Case ID: ad_166/html/0673-01.html
Source: Caselaw Access Project
Author: {"author": "Hotchkiss, J.:", "license": "Public Domain", "url": "https://static.case.law/"}
Date Created: 2024-08-24T03:29:51.129683

Hyman Heller, Doing Business under the Firm Name of Hyman Heller & Company, Appellant, v. Sam Levinson, Respondent.
    First Bepartment,
    March 12, 1915.
    Process—personal service of summons.
    The object of process is to apprise the party served of the proceeding against him so that he may have an opportunity to defend.
    A summons is properly served where, on the defendant’s refusal to receive it, it was placed in his pocket by the server to the knowledge of the defendant, who then said that it was “ all right.”
    Appeal by the plaintiff, Hyman Heller, from an order of the Supreme Court, made at the New York Special Term and entered in the office of the clerk of the county of New York on the 17th day of December, 1914, confirming the report of a referee and vacating a judgment herein.
    
      Benjamin Frindel, for the appellant.
    
      Louis B. Boudin, for the respondent.
   Hotchkiss, J.:

A judgment having been taken herein by default, the defendant moved to set it aside and open his default on the ground that the summons and complaint had never been served upon him. The court appointed a referee to take testimony and report his conclusions. From the order confirming said report this appeal is taken.
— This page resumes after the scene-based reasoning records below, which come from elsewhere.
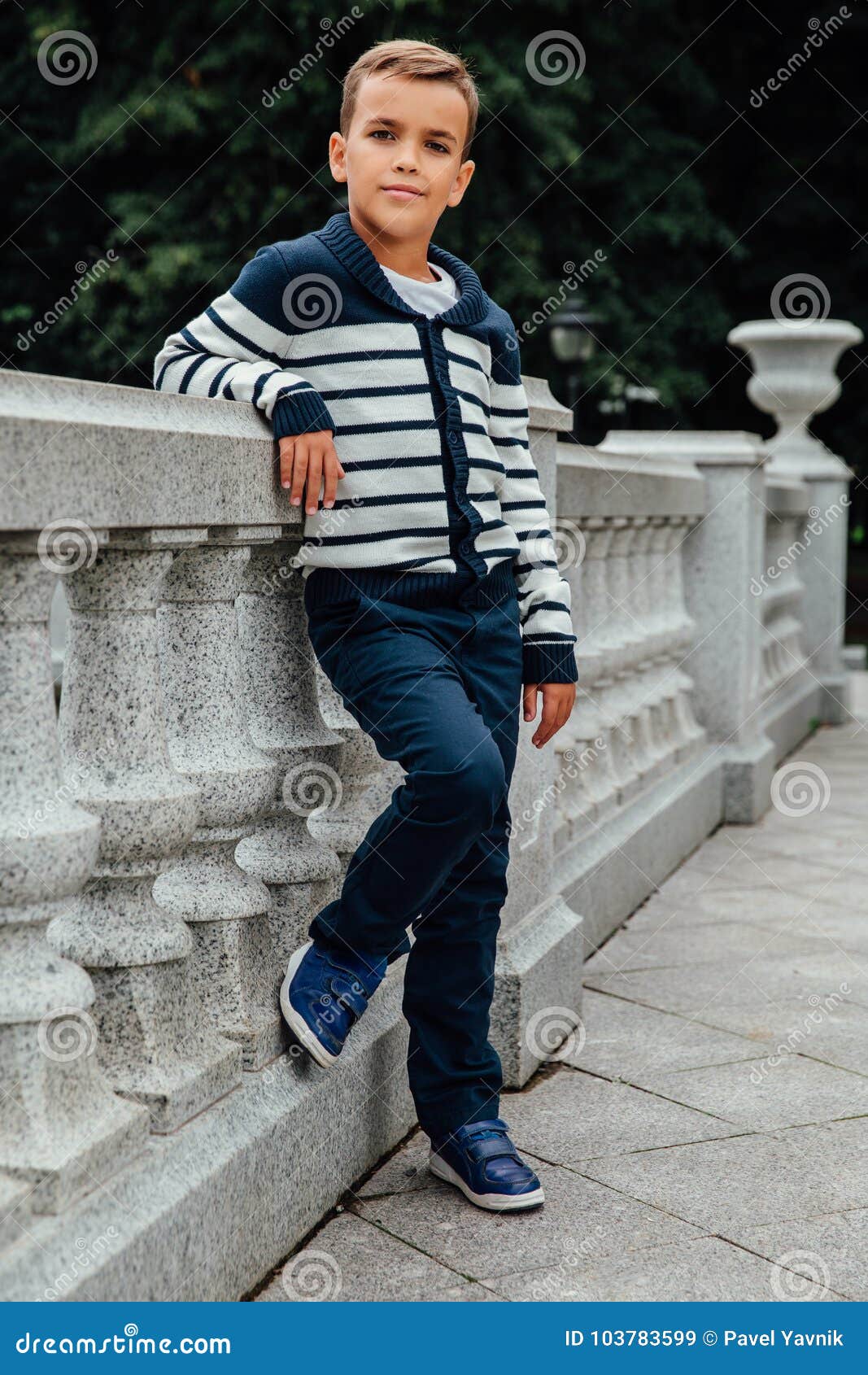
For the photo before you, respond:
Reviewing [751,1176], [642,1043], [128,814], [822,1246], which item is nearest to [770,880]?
[642,1043]

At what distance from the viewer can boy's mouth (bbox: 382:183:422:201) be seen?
245 centimetres

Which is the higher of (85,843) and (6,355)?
(6,355)

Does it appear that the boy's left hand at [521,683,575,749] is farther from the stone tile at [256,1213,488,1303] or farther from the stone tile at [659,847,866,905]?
the stone tile at [659,847,866,905]

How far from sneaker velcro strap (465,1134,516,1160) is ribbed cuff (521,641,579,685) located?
0.79 meters

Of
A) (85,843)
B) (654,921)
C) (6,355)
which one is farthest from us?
(6,355)

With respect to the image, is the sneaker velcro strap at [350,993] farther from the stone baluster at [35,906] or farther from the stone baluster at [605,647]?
the stone baluster at [605,647]

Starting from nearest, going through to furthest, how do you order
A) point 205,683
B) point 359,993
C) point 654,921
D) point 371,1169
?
1. point 205,683
2. point 359,993
3. point 371,1169
4. point 654,921

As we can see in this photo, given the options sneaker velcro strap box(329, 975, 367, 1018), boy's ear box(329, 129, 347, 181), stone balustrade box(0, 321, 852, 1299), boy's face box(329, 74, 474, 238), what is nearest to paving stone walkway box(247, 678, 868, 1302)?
stone balustrade box(0, 321, 852, 1299)

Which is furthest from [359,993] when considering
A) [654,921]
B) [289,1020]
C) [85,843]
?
[654,921]

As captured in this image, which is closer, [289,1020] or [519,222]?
[289,1020]

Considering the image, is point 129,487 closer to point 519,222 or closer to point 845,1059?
point 845,1059

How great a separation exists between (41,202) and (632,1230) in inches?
583

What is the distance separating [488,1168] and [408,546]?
3.33 feet

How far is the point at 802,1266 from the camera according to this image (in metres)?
2.32
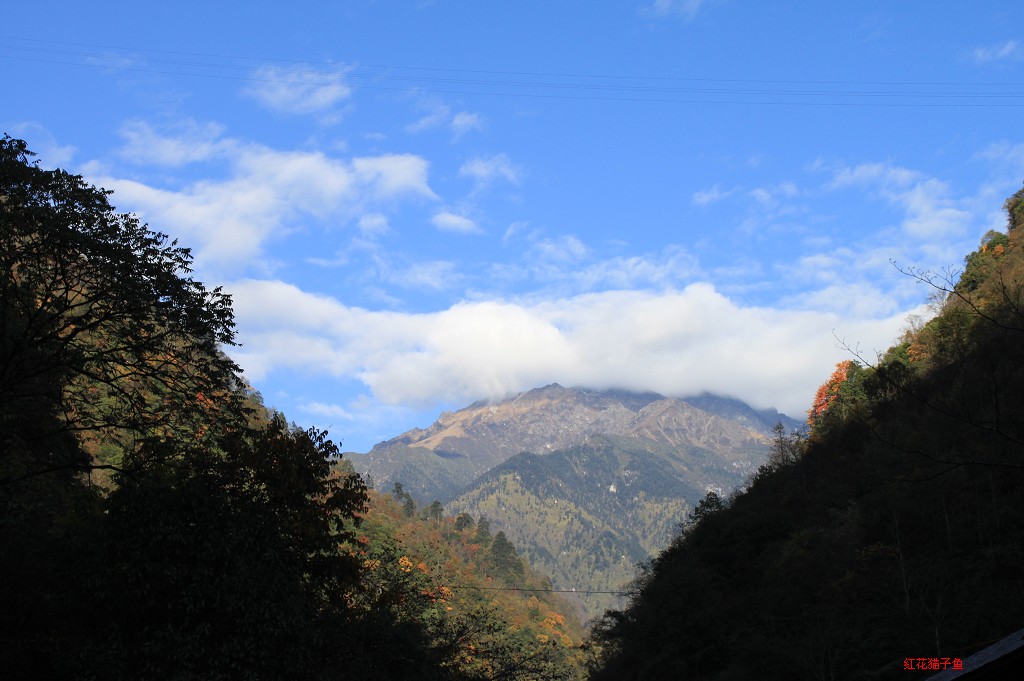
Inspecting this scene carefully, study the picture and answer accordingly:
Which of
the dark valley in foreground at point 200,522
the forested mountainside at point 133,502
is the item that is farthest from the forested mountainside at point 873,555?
the forested mountainside at point 133,502

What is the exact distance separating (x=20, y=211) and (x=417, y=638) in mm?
13850

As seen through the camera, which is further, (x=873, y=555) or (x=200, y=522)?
(x=873, y=555)

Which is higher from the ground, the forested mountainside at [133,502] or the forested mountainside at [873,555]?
the forested mountainside at [133,502]

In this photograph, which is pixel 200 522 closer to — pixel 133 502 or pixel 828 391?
pixel 133 502

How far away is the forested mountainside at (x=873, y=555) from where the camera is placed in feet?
82.7

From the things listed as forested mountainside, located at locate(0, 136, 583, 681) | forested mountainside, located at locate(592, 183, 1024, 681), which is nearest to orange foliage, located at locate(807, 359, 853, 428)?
forested mountainside, located at locate(592, 183, 1024, 681)

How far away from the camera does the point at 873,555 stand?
3216cm

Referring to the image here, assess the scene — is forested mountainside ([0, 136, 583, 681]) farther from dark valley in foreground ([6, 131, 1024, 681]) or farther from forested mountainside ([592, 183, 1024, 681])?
forested mountainside ([592, 183, 1024, 681])

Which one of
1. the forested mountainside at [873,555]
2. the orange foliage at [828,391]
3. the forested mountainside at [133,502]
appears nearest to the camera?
the forested mountainside at [133,502]

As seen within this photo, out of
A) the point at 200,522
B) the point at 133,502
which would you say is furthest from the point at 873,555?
the point at 133,502

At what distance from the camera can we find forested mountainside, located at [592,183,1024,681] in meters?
25.2

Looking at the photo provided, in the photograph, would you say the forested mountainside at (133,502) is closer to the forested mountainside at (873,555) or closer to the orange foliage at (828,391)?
the forested mountainside at (873,555)

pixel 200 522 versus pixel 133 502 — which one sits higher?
pixel 133 502

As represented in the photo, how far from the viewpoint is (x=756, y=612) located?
115 ft
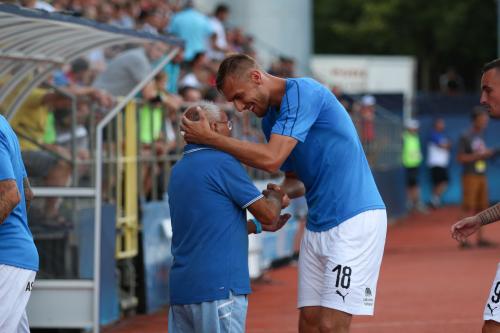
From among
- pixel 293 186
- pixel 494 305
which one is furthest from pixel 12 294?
pixel 494 305

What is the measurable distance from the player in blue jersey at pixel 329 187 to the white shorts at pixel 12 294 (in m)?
1.48

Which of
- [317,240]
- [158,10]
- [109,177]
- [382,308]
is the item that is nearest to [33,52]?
[109,177]

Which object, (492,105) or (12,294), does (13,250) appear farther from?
(492,105)

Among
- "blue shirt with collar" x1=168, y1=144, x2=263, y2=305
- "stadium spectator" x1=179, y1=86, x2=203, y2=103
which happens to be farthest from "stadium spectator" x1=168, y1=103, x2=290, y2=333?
"stadium spectator" x1=179, y1=86, x2=203, y2=103

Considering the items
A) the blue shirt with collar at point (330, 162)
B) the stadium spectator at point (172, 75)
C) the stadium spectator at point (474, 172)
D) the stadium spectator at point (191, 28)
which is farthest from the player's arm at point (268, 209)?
the stadium spectator at point (474, 172)

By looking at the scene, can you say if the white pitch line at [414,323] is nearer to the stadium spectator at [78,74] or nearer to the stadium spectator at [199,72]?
the stadium spectator at [78,74]

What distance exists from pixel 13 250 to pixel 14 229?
11 cm

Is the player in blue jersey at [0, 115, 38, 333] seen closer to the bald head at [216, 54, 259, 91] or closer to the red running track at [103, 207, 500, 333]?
the bald head at [216, 54, 259, 91]

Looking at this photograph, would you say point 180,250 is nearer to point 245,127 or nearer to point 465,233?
point 465,233

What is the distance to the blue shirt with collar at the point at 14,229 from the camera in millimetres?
5961

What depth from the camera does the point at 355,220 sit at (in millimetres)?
6762

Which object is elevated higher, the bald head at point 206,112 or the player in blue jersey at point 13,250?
the bald head at point 206,112

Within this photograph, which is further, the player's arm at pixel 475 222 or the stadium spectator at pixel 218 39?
the stadium spectator at pixel 218 39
The alleged service was made by a person who testified that he knew the defendant and that the circumstances of the service were as follows : “I says, ‘How are you Mr. Levinson,’' and he says, ‘All right,’ and I says, ‘I got a little paper for you.’ And he said, ‘I don’t want it,’ and he started to walk away * * *, and as he did so, I pushed it in his outside pocket, and I says, ‘is it all right?’ and he said, ‘It’s all right.’” The referee held that service, if made as described, was ineffectual because the nature of the papers was not disclosed to defendant nor was he in any way informed that service of process was intended or that the paper had in fact been put into his pocket. This view was adopted by the court below. I think this was error. As was said by Judge Earl in Hiller v. B. & M. R. R. R. Co. (70 N. Y. 223, 227): “The object of all service of process is said to be to give notice to the party on whom service is made, that he may be aware of and may resist what is sought of him, and it is a general rule that any service must be deemed sufficient which renders it reasonably probable that the party proceeded against will be apprised of what is going on against him, and have an opportunity to defend.” This common-sense rule has been adopted in a number of cases, and wherever service by means other than personal delivery has been held ineffectual, it has been because the circumstances were such as to show that the defendant did not come into actual possession of the papers and that his attention was not drawn to their character, or that he had not willfully ignored them and refused to ascertain their nature for the purpose of evading service. In the present case, if the papers were placed in the defendant’s pocket, and particularly if such a conversation with reference to them took place as testified to, the service was as effectual as if the papers had been handed to and retained by defendant and their nature fully explained to him. It is not to be presumed that after the papers had been placed in his pocket and that fact acknowledged by him, he subsequently failed to ascertain their contents.

The defendant claimed that no service whatever had been made and attempted to prove an alibi, but I think the preponderance of proof shows that service was in fact made.

The order appealed from should be reversed and the judgment reinstated, with ten dollars costs and disbursements of this appeal, together with ten dollars costs on the motion below to vacate the judgment and such sums as the plaintiff was obliged to pay as part of the expenses of the reference, with leave to defendant to apply at Special Term to open his default and answer, on showing merits and on payment of all costs awarded by this order.

Clarke, Laughlin, Soott and Dowling, JJ., concurred.

Order reversed, with ten dollars costs and disbursements, together with ten dollars costs on motion to vacate judgment and such sums as plaintiff was obliged to pay as part of the expenses of the reference, and judgment reinstated, with leave to defendant to apply at Special Term to open his default as stated in opinion. Order to be settled on notice.